The parameters required for Special Category Status:
- Must be economically backward with poor infrastructure.
- The states must be located in hilly and challenging terrain.
- They should have low population density and significant tribal population.
- Should be strategically situated along the borders of neighboring countries.
- First SCS was accorded in 1969 to Jammu and Kashmir, Assam and Nagaland.
- The 14th Finance Commission has done away with the ‘special category status’ for states, except for the North-eastern and three hill states.
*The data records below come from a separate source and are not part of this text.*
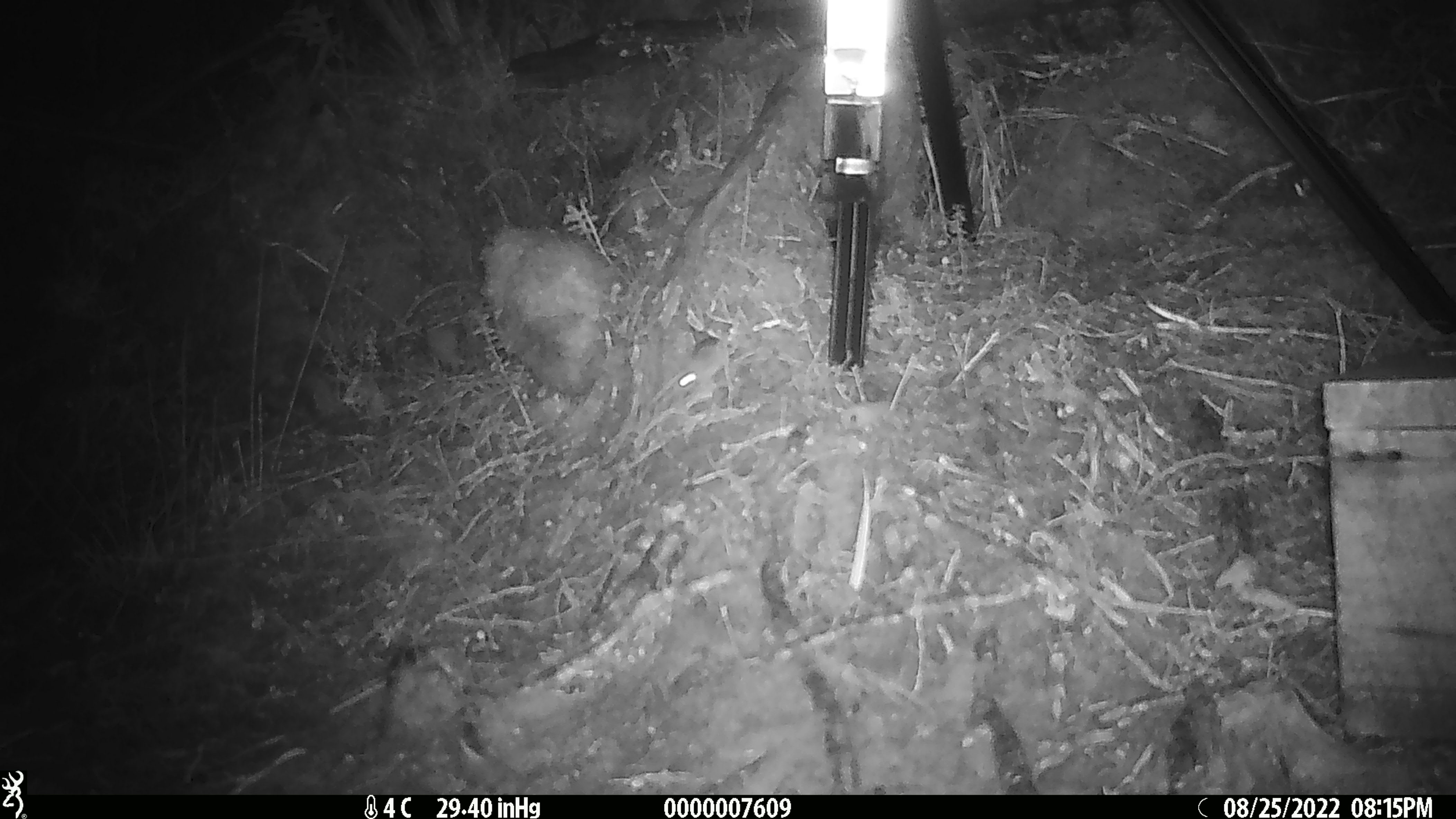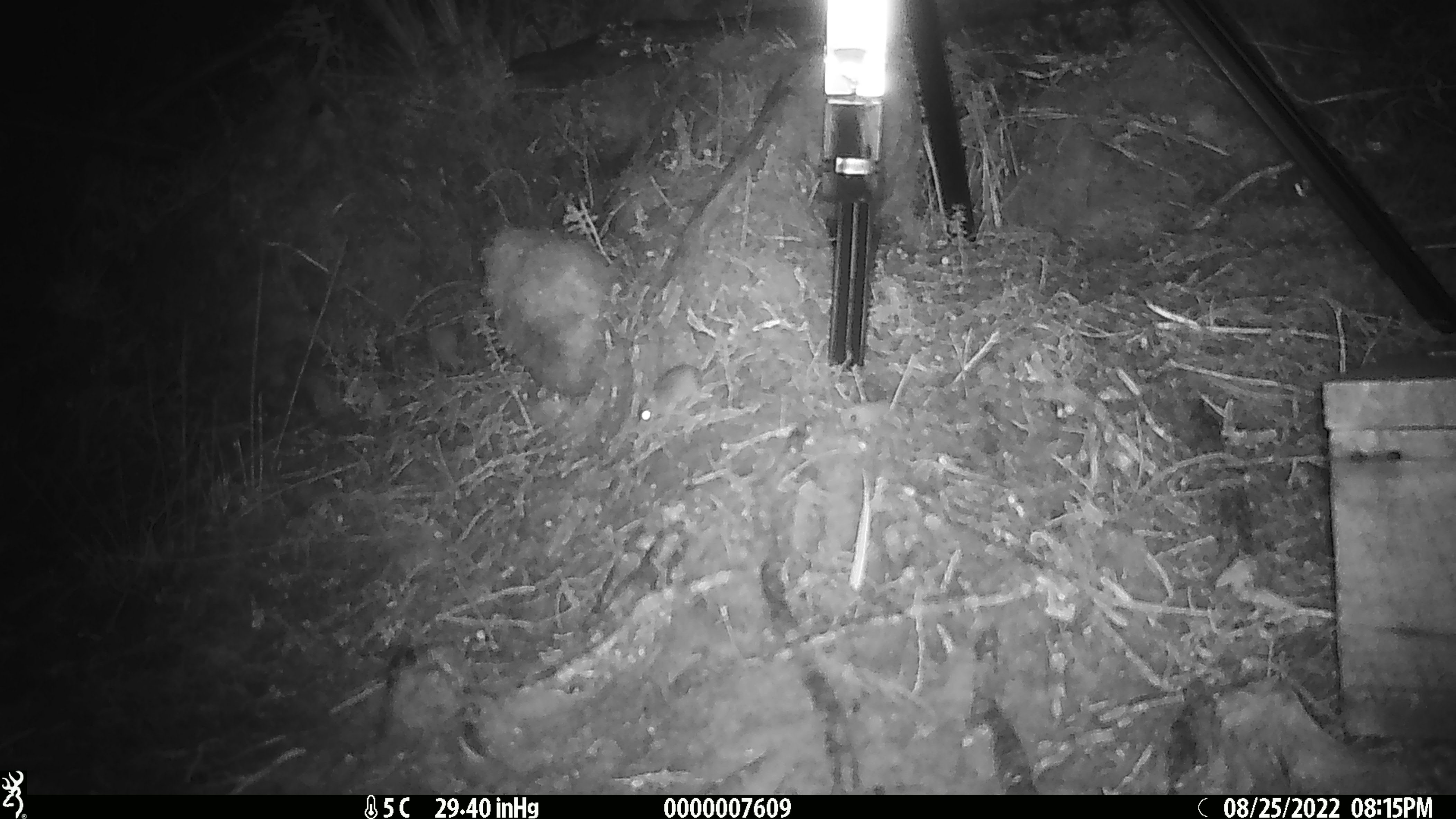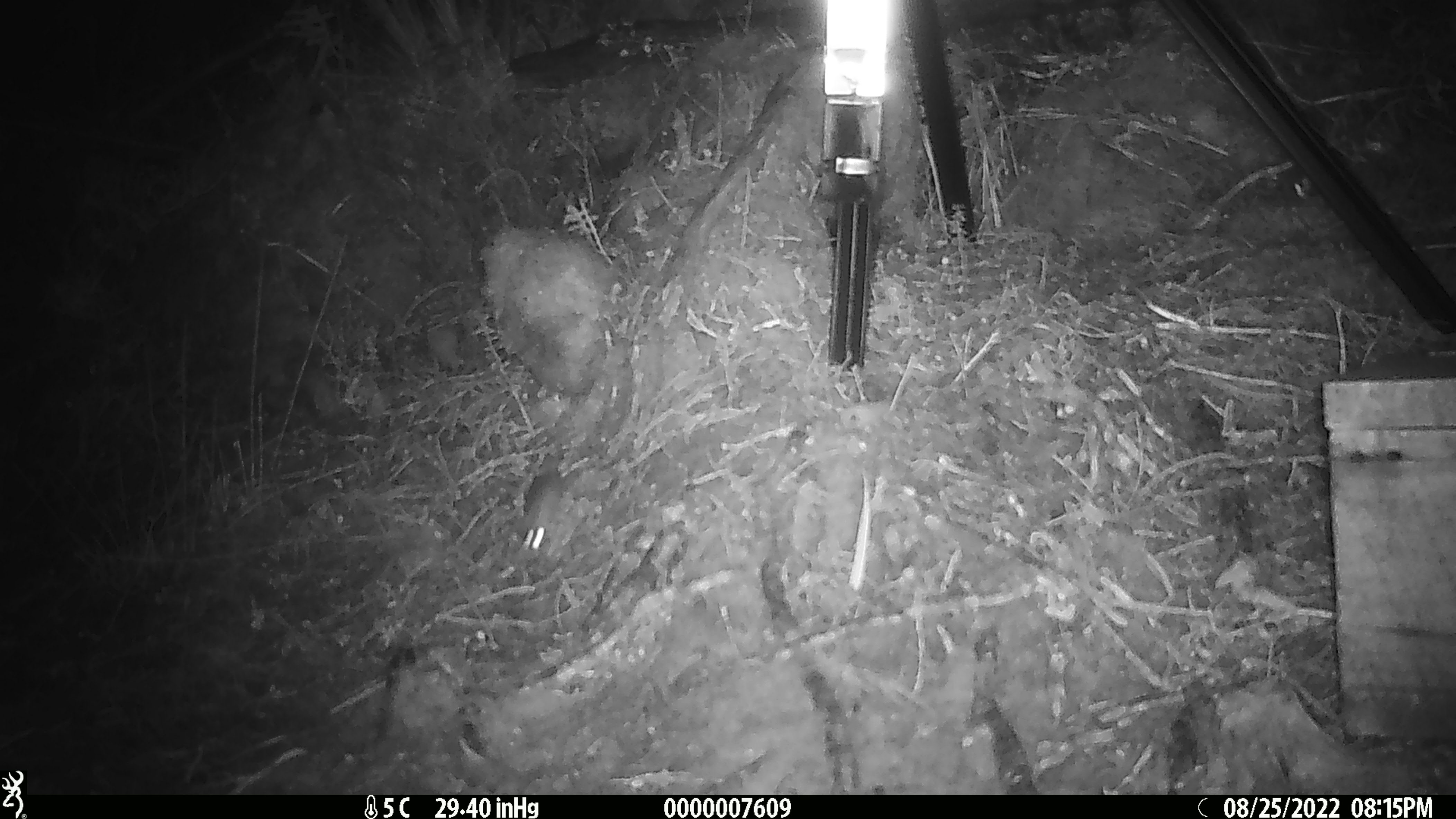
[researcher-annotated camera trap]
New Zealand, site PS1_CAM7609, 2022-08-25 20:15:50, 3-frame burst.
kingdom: Animalia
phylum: Chordata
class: Mammalia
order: Rodentia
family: Muridae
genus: Mus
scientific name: Mus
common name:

- Presently, eleven states have the Special Category Status in the country including Assam, Nagaland, Himachal Pradesh, Manipur, Meghalaya, Sikkim, Tripura, Arunachal Pradesh, Mizoram, Uttarakhand, and Telangana.
Benefits to States with SCS:
- The Centre pays 90% of the funds required in a centrally-sponsored scheme to special category status states as against 60% or 75% in case of other states, while the remaining funds are provided by the state governments.
- Preferential treatment in getting central funds.
- 30 percent of the Centre’s gross budget also goes to special category states.
- Unspent money does not lapse and is carried forward.
- Significant concessions are provided to these states in excise and customs duties, income tax and corporate tax.
- These states can avail the benefit of debt-swapping and debt relief schemes.
SOURCE: THE TIMES OF INDIA
Previous Year Questions
Q.1) With reference to India’s Five-Year Plans, which of the following statements is/are correct? (2019)
- From the Second Five-Year Plan, there was a determined thrust towards substitution of basic and capital good industries.
- The Fourth Five-Year Plan adopted the objective of correcting the earlier trend of increased concentration of wealth and economic power.
- In the Fifth Five-Year Plan, for the first time, the financial sector was included as an integral part of the Plan.
Select the correct answer using the code given below.
- 1 and 2 only
- 2 only
- 3 only
- 1, 2 and 3
Q.2) The main objective of the 12th Five-Year Plan is (2014)
- inclusive growth and poverty reductions
- inclusive and sustainable growth
- sustainable and inclusive growth to reduce unemployment
- faster, sustainable and more inclusive growth.